Tuesday, December 20, 2016

New data gives 11 million SNP's

Thanks for latest updates of free gene banks and hard work of several projects I have now been able to increase the SNP number to 11 millions per sample.  Increased amount of SNP's means increased accuracy whether I use all SNP's (especially in drift analyses)  or after pruning ld.  In my new data base I have combined samples from three sources:  the 1000 genomes project, Estonian Biocentre samples used by Pagani eta al. 3026 and Simons Genome Diversity Project (SGDP).  For the present the sample size is only 866.

Here, as a showcase of the new data two PCA prints and some comments.  Instead of making a central continental European picture I included four outgroups to see the effect.  Those outgroups are Armenians, Mongolians, Sardinians and Saamis.   For the present individual names are picked straight from original sources and can be somewhat ambiguous.

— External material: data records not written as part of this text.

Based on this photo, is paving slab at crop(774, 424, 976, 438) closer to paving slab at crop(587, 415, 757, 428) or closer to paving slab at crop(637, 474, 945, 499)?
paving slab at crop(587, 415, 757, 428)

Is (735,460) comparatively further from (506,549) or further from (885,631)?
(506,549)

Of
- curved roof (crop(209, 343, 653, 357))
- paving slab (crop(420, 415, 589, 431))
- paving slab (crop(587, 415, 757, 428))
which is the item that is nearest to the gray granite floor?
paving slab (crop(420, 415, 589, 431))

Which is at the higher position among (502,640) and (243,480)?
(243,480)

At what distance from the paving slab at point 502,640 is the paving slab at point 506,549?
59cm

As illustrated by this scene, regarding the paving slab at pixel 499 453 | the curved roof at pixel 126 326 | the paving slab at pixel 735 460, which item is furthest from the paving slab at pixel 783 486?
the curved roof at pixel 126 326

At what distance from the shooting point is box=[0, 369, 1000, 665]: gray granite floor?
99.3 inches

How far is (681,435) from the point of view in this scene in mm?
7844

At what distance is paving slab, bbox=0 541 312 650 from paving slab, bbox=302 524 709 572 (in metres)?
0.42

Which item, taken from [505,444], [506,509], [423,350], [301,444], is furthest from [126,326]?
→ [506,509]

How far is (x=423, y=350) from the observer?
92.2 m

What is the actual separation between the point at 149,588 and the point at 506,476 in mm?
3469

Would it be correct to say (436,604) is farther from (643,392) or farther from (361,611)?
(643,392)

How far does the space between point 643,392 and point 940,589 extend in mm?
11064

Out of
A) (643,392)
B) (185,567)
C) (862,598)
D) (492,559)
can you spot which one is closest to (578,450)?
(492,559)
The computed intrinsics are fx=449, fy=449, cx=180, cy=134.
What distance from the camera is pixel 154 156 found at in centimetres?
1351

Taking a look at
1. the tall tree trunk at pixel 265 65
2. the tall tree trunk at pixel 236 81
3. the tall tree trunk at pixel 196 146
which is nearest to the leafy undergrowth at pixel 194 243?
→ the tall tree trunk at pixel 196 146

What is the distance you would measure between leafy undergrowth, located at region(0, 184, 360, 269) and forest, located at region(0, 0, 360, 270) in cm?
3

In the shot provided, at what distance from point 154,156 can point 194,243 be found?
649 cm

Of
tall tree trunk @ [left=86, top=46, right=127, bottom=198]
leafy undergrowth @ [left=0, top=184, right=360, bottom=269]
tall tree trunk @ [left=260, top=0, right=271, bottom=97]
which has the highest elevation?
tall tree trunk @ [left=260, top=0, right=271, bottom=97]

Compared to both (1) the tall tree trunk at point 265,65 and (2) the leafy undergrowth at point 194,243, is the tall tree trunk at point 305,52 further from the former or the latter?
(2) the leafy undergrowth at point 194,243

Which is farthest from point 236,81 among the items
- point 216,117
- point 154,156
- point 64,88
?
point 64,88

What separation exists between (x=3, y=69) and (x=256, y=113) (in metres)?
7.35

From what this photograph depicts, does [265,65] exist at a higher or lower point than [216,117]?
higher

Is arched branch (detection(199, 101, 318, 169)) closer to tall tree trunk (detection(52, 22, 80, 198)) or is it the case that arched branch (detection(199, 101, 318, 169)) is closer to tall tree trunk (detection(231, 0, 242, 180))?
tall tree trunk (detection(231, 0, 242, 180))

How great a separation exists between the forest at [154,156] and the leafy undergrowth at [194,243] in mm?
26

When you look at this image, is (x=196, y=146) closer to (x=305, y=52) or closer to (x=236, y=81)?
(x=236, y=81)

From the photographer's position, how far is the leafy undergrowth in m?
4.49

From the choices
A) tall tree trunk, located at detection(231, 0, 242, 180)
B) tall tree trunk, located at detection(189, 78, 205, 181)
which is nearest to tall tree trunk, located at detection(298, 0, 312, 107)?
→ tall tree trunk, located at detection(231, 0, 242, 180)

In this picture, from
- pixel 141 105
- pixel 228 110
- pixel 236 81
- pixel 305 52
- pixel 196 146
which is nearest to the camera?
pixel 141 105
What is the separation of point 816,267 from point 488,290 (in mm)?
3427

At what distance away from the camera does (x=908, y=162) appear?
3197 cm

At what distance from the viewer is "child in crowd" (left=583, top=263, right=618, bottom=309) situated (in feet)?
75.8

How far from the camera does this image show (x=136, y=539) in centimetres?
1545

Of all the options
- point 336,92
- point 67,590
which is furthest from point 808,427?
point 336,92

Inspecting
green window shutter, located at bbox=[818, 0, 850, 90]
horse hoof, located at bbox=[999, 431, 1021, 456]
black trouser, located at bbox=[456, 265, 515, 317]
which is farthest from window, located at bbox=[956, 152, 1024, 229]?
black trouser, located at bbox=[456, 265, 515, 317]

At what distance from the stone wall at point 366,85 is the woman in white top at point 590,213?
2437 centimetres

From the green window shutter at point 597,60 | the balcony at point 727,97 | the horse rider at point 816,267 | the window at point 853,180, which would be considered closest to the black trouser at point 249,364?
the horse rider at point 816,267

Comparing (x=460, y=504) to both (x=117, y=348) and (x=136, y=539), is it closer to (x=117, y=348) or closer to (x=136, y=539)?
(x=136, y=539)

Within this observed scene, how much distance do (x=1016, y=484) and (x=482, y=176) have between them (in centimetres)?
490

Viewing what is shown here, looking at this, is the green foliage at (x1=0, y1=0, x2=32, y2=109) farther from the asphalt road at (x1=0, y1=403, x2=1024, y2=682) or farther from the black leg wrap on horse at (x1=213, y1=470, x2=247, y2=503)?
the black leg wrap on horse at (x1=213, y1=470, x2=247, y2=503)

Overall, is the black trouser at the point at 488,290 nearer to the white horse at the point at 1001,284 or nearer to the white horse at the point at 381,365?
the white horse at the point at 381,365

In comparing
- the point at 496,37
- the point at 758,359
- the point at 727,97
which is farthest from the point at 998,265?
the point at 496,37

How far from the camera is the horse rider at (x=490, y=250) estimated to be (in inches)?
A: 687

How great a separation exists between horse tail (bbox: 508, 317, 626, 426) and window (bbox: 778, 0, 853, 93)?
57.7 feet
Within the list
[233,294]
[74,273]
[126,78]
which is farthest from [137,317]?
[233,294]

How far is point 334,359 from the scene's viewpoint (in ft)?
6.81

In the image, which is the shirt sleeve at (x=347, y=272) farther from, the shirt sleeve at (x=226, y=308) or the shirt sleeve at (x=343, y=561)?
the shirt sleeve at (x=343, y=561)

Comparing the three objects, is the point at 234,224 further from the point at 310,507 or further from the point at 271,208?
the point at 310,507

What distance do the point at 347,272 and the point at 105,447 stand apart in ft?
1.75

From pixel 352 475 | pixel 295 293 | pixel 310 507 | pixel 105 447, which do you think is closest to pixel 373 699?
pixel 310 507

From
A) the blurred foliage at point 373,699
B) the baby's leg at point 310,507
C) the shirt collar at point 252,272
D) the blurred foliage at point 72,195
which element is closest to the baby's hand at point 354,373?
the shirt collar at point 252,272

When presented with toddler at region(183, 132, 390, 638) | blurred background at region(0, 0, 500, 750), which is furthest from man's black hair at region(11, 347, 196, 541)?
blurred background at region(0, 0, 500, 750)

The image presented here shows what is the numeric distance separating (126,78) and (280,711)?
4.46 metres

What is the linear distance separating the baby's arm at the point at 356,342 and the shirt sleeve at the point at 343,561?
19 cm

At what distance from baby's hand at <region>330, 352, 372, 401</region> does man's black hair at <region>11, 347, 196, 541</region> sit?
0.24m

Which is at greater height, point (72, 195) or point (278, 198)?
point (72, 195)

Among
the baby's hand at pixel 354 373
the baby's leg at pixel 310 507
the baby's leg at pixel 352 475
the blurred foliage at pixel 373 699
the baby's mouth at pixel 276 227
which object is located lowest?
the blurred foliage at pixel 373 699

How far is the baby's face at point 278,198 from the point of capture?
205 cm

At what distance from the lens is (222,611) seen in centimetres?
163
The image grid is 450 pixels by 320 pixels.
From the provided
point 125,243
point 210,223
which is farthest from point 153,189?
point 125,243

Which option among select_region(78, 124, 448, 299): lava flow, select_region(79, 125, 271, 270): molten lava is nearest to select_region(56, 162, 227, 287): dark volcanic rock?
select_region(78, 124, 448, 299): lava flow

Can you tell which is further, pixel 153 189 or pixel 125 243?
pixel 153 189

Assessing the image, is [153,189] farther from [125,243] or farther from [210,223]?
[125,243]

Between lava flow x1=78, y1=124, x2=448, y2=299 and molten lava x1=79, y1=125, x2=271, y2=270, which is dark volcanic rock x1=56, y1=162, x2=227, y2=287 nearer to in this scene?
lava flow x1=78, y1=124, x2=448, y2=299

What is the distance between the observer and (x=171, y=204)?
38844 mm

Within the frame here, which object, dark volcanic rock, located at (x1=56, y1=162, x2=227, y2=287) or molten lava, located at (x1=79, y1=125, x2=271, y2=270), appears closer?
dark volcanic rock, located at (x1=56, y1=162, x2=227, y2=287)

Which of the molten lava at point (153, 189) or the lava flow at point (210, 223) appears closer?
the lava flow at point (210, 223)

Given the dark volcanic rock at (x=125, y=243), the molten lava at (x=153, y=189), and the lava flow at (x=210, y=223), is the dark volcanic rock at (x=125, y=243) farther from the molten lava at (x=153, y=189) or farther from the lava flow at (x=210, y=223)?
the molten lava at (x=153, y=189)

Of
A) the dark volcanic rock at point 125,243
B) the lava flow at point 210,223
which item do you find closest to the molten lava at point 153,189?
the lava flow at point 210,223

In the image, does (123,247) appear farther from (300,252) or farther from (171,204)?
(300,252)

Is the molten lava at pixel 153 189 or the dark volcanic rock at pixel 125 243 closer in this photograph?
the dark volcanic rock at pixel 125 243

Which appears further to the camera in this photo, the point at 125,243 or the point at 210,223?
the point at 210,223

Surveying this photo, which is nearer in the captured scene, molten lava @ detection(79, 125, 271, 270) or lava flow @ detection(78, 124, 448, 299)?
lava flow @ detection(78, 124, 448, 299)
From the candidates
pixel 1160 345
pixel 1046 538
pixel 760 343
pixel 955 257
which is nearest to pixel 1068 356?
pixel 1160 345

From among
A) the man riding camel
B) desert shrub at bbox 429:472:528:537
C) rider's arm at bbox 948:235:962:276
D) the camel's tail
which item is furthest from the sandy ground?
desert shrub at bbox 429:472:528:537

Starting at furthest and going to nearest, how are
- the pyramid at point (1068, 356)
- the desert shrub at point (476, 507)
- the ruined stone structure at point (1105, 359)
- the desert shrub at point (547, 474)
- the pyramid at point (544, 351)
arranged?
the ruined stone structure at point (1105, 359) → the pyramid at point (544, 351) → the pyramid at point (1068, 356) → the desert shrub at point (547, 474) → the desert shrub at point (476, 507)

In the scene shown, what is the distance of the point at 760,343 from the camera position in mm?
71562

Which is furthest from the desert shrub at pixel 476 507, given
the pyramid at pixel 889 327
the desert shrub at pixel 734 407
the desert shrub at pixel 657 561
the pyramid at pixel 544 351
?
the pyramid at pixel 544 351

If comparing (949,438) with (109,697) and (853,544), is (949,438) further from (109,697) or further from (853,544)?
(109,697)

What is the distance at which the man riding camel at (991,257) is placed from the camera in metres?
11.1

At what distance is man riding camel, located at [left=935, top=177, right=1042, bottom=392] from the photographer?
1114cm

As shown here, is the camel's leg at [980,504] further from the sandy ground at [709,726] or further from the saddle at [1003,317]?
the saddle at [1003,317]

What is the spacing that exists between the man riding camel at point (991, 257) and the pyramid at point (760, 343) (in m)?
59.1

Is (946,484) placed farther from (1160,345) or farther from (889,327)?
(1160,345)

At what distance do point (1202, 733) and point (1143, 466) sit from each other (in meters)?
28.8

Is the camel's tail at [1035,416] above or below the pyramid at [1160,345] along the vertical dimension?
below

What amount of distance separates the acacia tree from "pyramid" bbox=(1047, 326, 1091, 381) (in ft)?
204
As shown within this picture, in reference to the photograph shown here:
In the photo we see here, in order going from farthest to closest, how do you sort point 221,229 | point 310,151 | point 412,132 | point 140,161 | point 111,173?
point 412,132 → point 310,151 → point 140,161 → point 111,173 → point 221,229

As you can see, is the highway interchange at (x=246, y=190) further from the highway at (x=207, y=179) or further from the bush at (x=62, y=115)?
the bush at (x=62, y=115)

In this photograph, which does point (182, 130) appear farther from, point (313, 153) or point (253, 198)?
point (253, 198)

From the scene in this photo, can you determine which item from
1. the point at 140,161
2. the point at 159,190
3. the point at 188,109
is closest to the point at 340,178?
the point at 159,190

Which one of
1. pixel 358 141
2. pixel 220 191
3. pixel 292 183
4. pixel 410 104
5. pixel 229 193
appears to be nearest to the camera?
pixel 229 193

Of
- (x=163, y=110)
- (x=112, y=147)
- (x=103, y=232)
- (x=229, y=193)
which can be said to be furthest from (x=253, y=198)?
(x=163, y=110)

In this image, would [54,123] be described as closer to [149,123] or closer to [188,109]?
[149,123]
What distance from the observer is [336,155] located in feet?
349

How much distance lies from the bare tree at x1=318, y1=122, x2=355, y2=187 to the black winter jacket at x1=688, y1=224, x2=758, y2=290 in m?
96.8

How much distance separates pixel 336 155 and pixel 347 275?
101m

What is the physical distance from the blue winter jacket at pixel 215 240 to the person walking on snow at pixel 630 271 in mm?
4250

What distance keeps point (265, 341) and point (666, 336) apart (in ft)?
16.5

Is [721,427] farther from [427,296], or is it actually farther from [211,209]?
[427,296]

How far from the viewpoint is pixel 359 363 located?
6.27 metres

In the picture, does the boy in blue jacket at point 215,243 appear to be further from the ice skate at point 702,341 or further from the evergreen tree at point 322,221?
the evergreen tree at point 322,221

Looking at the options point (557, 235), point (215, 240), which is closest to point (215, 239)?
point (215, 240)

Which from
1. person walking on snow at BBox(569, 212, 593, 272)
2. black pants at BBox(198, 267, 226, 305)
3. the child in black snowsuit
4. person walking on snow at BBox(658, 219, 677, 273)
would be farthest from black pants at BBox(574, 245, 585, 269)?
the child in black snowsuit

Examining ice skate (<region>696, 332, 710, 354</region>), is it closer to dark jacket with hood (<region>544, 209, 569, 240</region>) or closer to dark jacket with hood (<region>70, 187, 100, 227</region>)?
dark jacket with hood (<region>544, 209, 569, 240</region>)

As we can see we have several clusters, which makes possible to evaluate the data.  For example Scandinavians of SGDP and Pagani et al. cluster with East Europeans.

Personally I don't give much attention to PCA-figures, because the result depends on the selected samples, amounts, ratios between populations sizes, about how mixed are individuals etc.  My upcoming high resolution tests will be much more interesting.

Added time 12:50

If someone is interested in how Mordvas locate on this map.  They are very similar to North Russians and RusKU (Pagani et al.) and move towards Mongolians. Baltic Finns moves towards Saamis.  Sorry, GIMP makes something unwanted with colors.